In patients with mechanical tricuspid valve replacement (TVR), management of atrioventricular conduction abnormalities can be challenging given inaccessibility of the right ventricle (RV) with an endocardial pacing lead. While implantation of an epicardial lead may serve as an alternative; it requires invasive surgical placement and is not an ideal option in patients with prior thoracotomy. The development of specialized leads have made lead implantation via coronary sinus (CS) an attractive alternative for pacing in this patient population.
Discuss management approach for pacing in patients with mechanical tricuspid valve and important considerations indecision making.
This case is of a 66-year-old female with a history of mechanical aortic, mitral, and tricuspid valve replacements in Spain in 1977 for endocarditis reportedly caused by a dental infection. She underwent repeat mechanical aortic valve replacement at Cleveland Clinic in 2012 for valve dysfunction and underwent mechanical mitral valve replacement for a large paravalvular leak in 2016. She was seen in clinic for evaluation of dizziness and bradycardia. ECG revealed atrial fibrillation with slow ventricular rate. Atrioventricular nodal blocking agents were held. Event monitor revealed chronic atrial fibrillation with symptomatic slow ventricular rate of thirty to fifty beats per minute with occasional four second pauses (Figure 1). After consideration of different management approaches, patient underwent implantation of single chamber pacemaker with placement of pacing lead within the CS (Figure 2) with satisfactory outcome on subsequent follow ups.

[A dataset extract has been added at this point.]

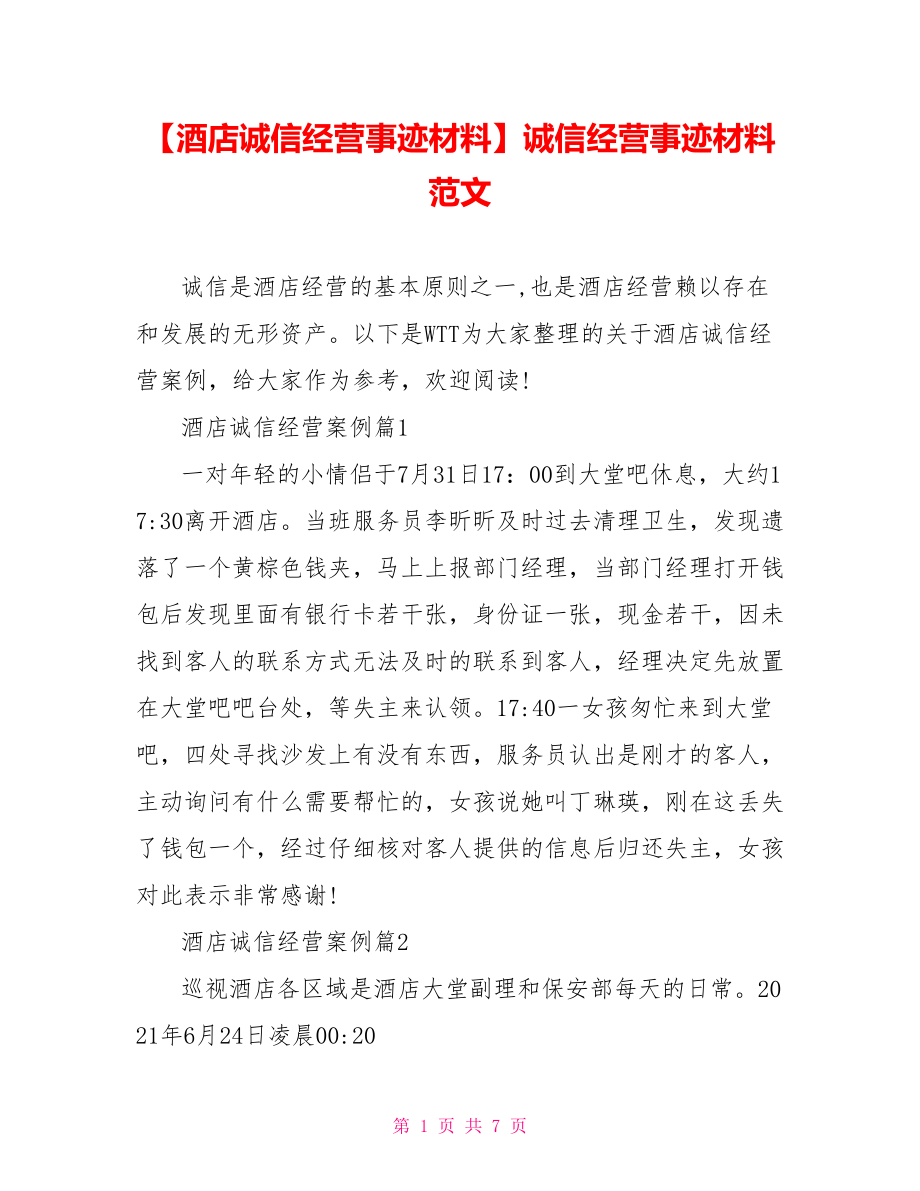 【酒店诚信经营事迹材料】诚信经营事迹材料范文.doc_第1页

Figure 1: Event monitor demonstrating atrial fibrillation with 4.2 second pause. View Figure 1
Figure 2: Chest X-ray with coronary sinus lead placement. View Figure 2
Current guidelines recommend permanent pacemaker implementation for management of patients with atrial fibrillation with symptomatic slow ventricular response, as in the case of our patient . However; when these patients have a mechanical tricuspid valve, the process of placing a pacemaker becomes challenging. The standard placement of an endocardial pacing lead is not recommended with mechanical TVR due to the risk of lead fracture at valve site and valve damage or failure. Similarly, removal of an existing endocardial lead is often necessary when tricuspid valve prosthesis is indicated. Leadless pacing also requires crossing the mechanical tricuspid valve for delivery and insertion of leadless pacemaker and thus is also not recommended.

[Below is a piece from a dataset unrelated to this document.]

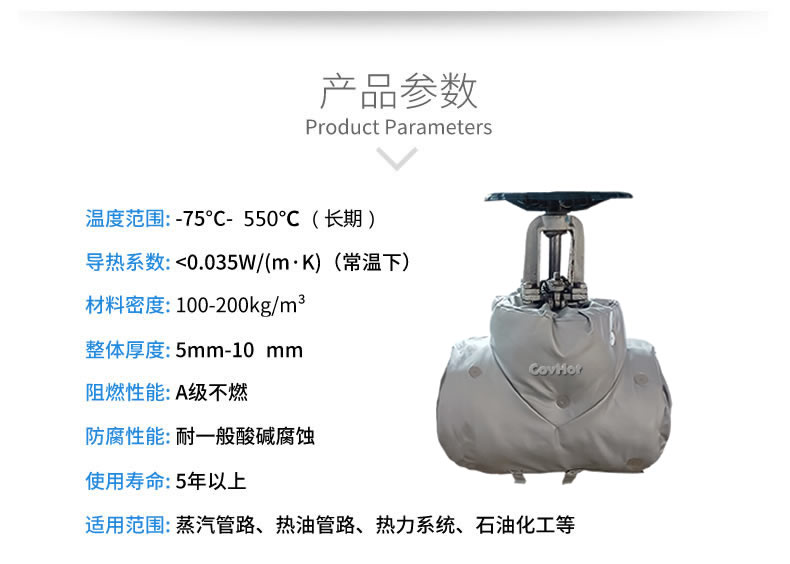 <a href=http://www.yanzhichun.cn/e/tags/?tagname=%E4%BF%9D%E6%B8%A9%E5%A5%97 target=_blank class=infotextkey>保溫套</a>保溫罩,保溫夾套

A common alternative when the RV is inaccessible is placement of an epicardial pacing lead. Routine use of steroid-eluted epicardial leads designed to reduce inflammatory response and formation of fibrinous capsule has led to an improved 5-years survival rates of 83% in comparison to nonsteroid-eluting leads with 5-year survival rates of 73%, according to studies on pediatric population . Steroid-eluted epicardial leads reportedly compare well with conventional endocardial systems; although no long-term lead comparisons studies have been performed to show this . An important consideration in placement of an epicardial pacing lead is that it requires surgical approach which can pose technical difficulties and prolong hospital stays. In patients who have had multiple prior sternotomies or thoracotomies with resultant scar tissue and adhesion formation, as in the case of our patient, the risk of performing another surgery for epicardial lead placement can be associated with considerable morbidity.

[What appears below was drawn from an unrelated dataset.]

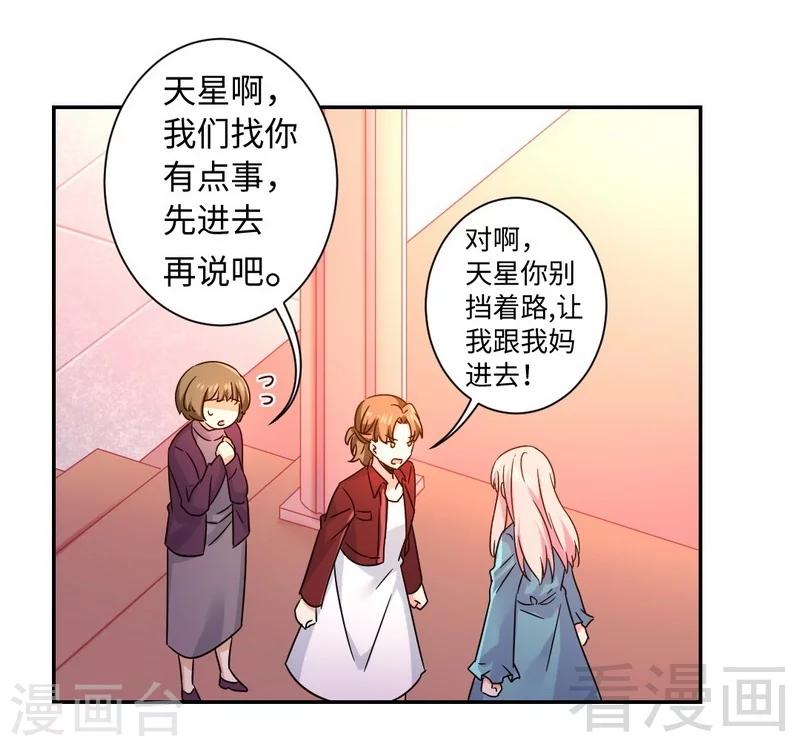 《复仇少爷小甜妻》漫画最新章节第65话 套话免费下拉式在线观看章节第【4】张图片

In cases when the inaccessibility of the RV and the high risk of a repeat thoracotomy preclude placement of endocardial or epicardial pacing leads, it is imperative to consider an alternative approach for pacing via the CS. The idea of CS pacing was first described in 1970 and then in 1994 by Anagnostopoulos  and Bai  respectively and has since been used in patients with mechanical TVR and in congenital heart disease. This approach is not only minimally invasive but it also provides a stable position in the coronary vein, a reliable low threshold and adequate ventricular pacing. On the other hand, risks of CS pacing include diaphragmatic stimulation, coronary vein dissection, lead displacement, and infection .
Pacing via CS has been performed using conventional RV pacing lead4but posed greater procedural difficulty and high pacing threshold. The advancement in specialized leads with guiding catheters designed to allow easier access to the CS ostium and to the venous system facilitated left ventricular long-term pacing and transformed it into a more reliable and feasible option. Left ventricular pacing via CS may therefore be considered as an alternative for management of atrioventricular conduction abnormalities in patients with inaccessible RV.